──────── Dataset entries ────────

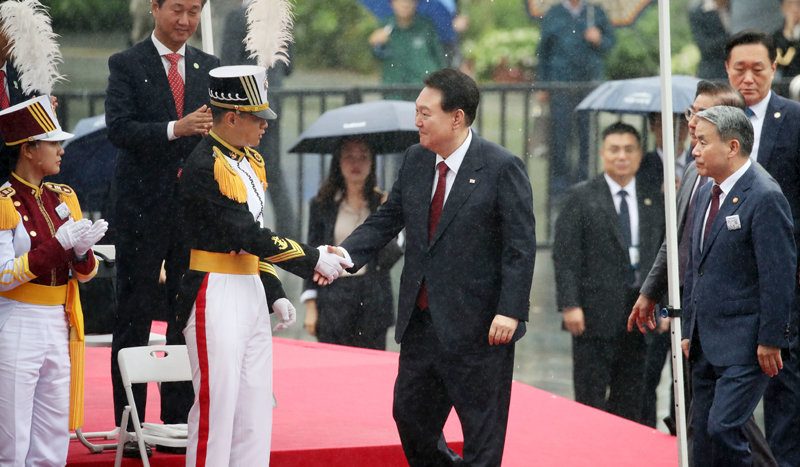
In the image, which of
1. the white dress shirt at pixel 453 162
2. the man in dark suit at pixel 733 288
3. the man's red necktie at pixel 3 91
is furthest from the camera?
the man's red necktie at pixel 3 91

────────

_Aim of the task_
Transcribe the material above word for word, omitting the image.

_Result below_
In the image, which of
1. the white dress shirt at pixel 453 162
2. the man in dark suit at pixel 733 288
3. the man's red necktie at pixel 3 91
is furthest from the camera?
the man's red necktie at pixel 3 91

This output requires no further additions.